**CHALLENGES**
1/ Using the PDF redaction guide below, explain in one to three sentences why placing a black highlight over text does not count as redaction.
2/ Quote word for word everything in the PDF redaction guide below from "Learn how to" down to "fails security audits.".

**QUOTED TEXT**

#####

Get started

How to redact a PDF permanently (and why highlighting isn't enough)

Learn how to permanently redact sensitive text and images in PDFs. Covers free browser tools, Python scripts, and why simple highlighting fails security audits.

benoitdedApril 1, 20269 min read

PDF redaction permanently removes sensitive content from a document. The most common mistake is placing a black rectangle on top of text — this hides the text visually but leaves the original data fully accessible in the file. This guide explains what true redaction is, how to do it correctly, and when a programmatic approach is the right choice.

What redaction actually means

Redaction is the permanent deletion of content from a PDF file. A properly redacted PDF has the sensitive content removed from the file's data structures, not just hidden behind an opaque overlay. The resulting file should be indistinguishable from a document that never contained the redacted content.

The PDF specification stores text as content streams, images as compressed binary objects, and annotations as a separate layer. A black highlight is an annotation — it sits on top of the content layer and can be removed by any user who opens the annotation panel in Acrobat, Preview, or a PDF editor.

What stays in the file if you only draw over it

When you draw a black box without true redaction, the original data remains:

MethodText removable?Image removable?Copy-paste blocked?
Black highlight annotationNoNoNo
Black image overlayNoNoNo
Comment/markup boxNoNoNo
True redaction (pdf-lib, PyMuPDF)YesYesYes

A simple test: open any "redacted" PDF in a text editor or run pdftotext file.pdf - in your terminal. If the sensitive words appear in the output, the redaction is incomplete.

#####

**ITEMS**
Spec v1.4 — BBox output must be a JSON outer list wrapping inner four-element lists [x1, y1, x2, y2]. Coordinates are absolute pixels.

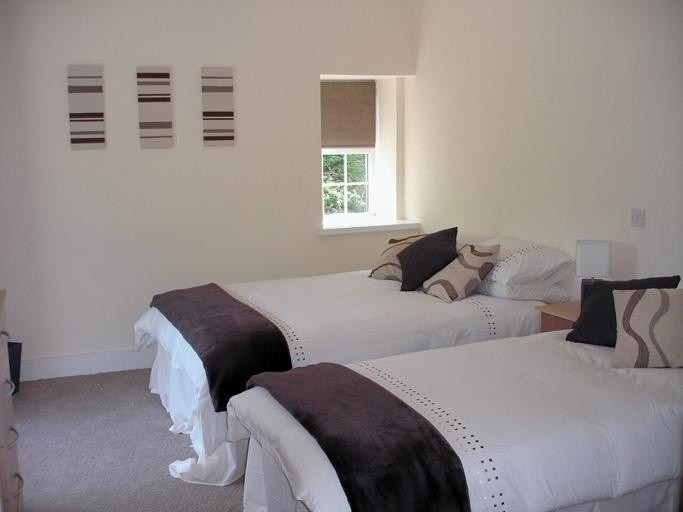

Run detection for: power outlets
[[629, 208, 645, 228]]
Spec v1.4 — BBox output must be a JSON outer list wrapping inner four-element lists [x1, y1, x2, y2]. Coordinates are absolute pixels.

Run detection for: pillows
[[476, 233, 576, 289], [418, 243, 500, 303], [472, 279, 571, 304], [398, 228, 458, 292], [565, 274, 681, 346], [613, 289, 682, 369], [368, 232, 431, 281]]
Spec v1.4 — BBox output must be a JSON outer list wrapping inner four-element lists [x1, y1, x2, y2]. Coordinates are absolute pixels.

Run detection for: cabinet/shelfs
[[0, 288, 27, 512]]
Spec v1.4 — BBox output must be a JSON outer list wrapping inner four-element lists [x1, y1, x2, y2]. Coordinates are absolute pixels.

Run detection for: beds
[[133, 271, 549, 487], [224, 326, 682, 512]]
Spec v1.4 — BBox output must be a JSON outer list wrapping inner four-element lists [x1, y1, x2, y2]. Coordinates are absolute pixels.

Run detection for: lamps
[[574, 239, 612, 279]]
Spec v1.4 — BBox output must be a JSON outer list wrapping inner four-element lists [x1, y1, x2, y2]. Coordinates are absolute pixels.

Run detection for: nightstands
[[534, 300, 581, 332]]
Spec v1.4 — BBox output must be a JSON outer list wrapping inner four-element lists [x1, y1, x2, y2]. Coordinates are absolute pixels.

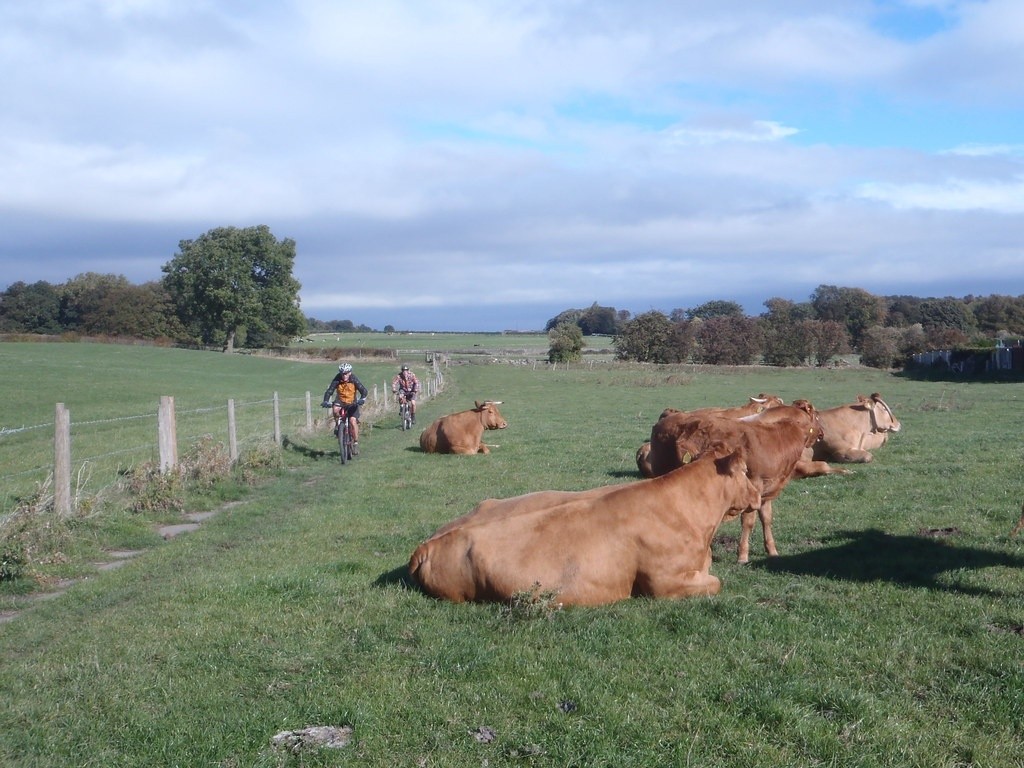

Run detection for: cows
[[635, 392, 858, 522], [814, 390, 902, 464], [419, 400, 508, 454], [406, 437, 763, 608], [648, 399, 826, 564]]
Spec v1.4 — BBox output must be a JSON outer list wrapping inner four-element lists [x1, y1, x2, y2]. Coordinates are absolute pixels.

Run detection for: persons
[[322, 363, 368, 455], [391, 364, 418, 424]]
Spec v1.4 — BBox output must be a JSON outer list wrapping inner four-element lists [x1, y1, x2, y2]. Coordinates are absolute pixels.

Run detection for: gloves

#####

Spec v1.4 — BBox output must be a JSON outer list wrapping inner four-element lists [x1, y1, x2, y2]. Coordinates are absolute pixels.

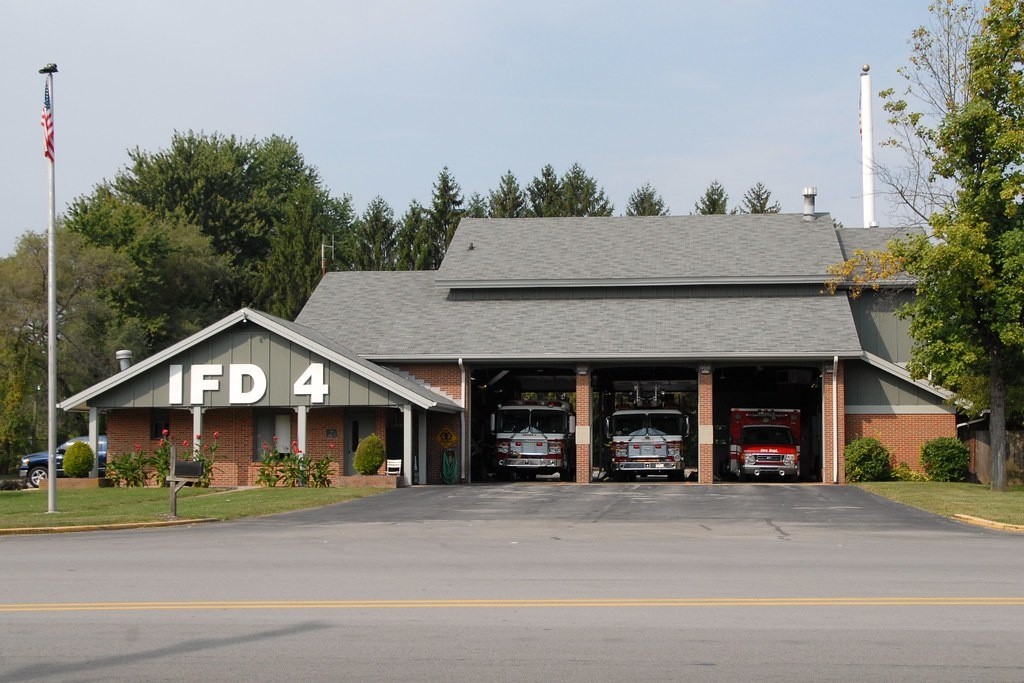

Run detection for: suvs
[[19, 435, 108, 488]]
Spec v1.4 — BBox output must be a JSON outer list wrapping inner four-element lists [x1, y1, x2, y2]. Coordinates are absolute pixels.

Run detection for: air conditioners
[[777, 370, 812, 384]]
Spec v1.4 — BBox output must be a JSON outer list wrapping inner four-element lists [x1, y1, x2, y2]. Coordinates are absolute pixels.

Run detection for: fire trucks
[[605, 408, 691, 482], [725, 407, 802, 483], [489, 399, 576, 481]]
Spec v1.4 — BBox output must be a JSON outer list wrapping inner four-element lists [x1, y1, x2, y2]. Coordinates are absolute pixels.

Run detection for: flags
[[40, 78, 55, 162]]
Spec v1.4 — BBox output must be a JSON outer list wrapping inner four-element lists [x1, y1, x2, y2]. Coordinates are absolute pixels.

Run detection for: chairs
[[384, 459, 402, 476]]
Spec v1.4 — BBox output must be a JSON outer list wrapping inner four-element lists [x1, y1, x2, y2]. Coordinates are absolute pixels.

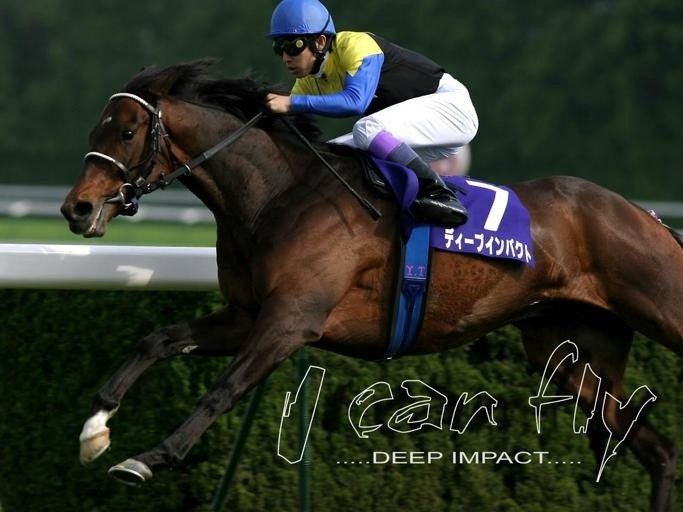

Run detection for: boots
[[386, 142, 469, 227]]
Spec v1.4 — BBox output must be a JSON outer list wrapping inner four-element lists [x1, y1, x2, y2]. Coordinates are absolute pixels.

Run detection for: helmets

#####

**ANSWER SET**
1/ A black highlight is an annotation, which sits on a separate layer on top of the content layer. The original text stays in the file's data. Any user can remove the highlight through the annotation panel in Acrobat, Preview, or a PDF editor.

2/
Learn how to permanently redact sensitive text and images in PDFs. Covers free browser tools, Python scripts, and why simple highlighting fails security audits.